_Document passage_:
In class, Sally tends to hold poses a few beats longer than I can really do them. But she makes it very clear that we can drop the pose if we're getting tired. In the beginning I couldn't even stand as long as she did. I couldn't hold my arms up for very long. As the weeks have passed I find that I can do more and more. When I'm home I know I don't hold the pose for very long. But I've been trying to do a little more every day. I'm more aware of little changes. I'm more aware of which muscles do what.

Today I really had a good class. I had more stamina. Sally came up to me when I was in a pose (the picture is not me) and complimented me.

It's funny. I love that she isn't fixed on ideas of the "right way" to do a pose and yet I thrill when she likes the way I'm doing a pose. Right. Wrong. So subtle. Such a dance between pride and dread.

Any way. I was in the pose and Sally was talking about balance and how the body, even when it's in balance is moving out of balance. It's a metaphor that fits my larger sense of how IT ALL is. We arrive at a place we call right. And even as we position there we are moving out of it. Life being what it is moves us out of it. And, for me, that's all about context. Something that seems so right can shift when read in a larger context.

Ari wasn't in class but she picked me up after class, as a surprise. I didn't know she was coming. We went to the new JCC to check out their pool. It's pretty great and the cost of a membership is good. But more than I have. I'm not bothered by that. It's kind of far away from me. I'd spend a lot of time getting there and back. If money were no object I might have signed up.

At home I turned on the TV and got the news. We bombed a mosque. And suddenly all my musings about duality and balance and posture fall away and there is only one word.

Wrong.

When I was in tree pose and Sally was talking about balance I found myself imaging holding the two extremes of right and wrong, good and bad, yes and no. I felt it in my body. I felt myself relaxing into a moment that felt wrong, knowing that movement was occurring even as I stood there.

Let me be clear. I didn't feel wrong physically. I felt kinda good. I felt balanced, strong, aligned, beautiful. But I was thinking about a way to be when experiencing something that feels wrong. Being in that pose is an active process. But you are still.

When I heard the news I felt my shoulders tighten. My chest cave. My face harden. It isn't about whether I feel good. Or bad. It's about those moments of falling. Which have and will come.

It's like the first few days of occupation again… it's a nightmare and everyone is tense. My cousin and his family are staying with us for a few days because his wife hates to be alone at home with the kids. It's a relief to have them with us. We all sit glued to the television- flipping between Al-Jazeera, Al-Arabia, CNN, BBC and LBC, trying to figure out what is going on. The foreign news channels are hardly showing anything. They punctuate dazzling reportages on football games and family pets with a couple of minutes worth of footage from Iraq showing the same faces running around in a frenzy of bombing and gunfire and then talk about 'Al-Sadr the firebrand cleric', not mentioning the attacks by the troops in Ramadi, Falloojeh, Nassriyah, Baghdad, Koufa, etc. -River.

And then.

The last line in Kurt's post seems apt.

Sometimes life seems so precarious.

_Given information_:
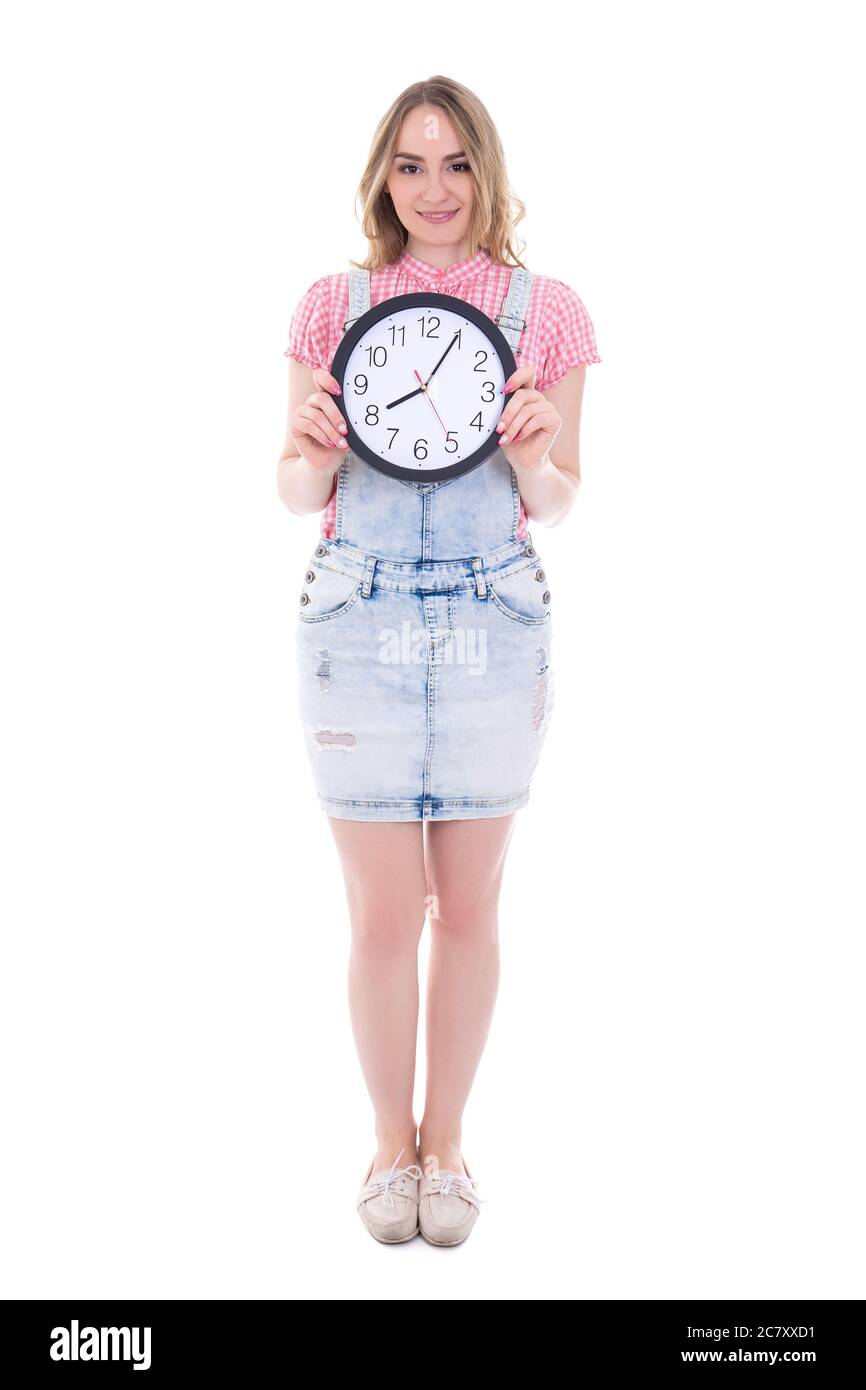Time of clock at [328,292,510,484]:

_Task_:
Answer these questions about the post on the yoga class:
1. What pose was the writer in while Sally talked about balance?
2. Where did Ari take the writer after picking them up from class?
3. What happened to the writer's shoulders, chest and face on hearing the news?

_Solution below_:
1. Tree pose.
2. To the new JCC, to check out its pool.
3. The shoulders tightened, the chest caved and the face hardened.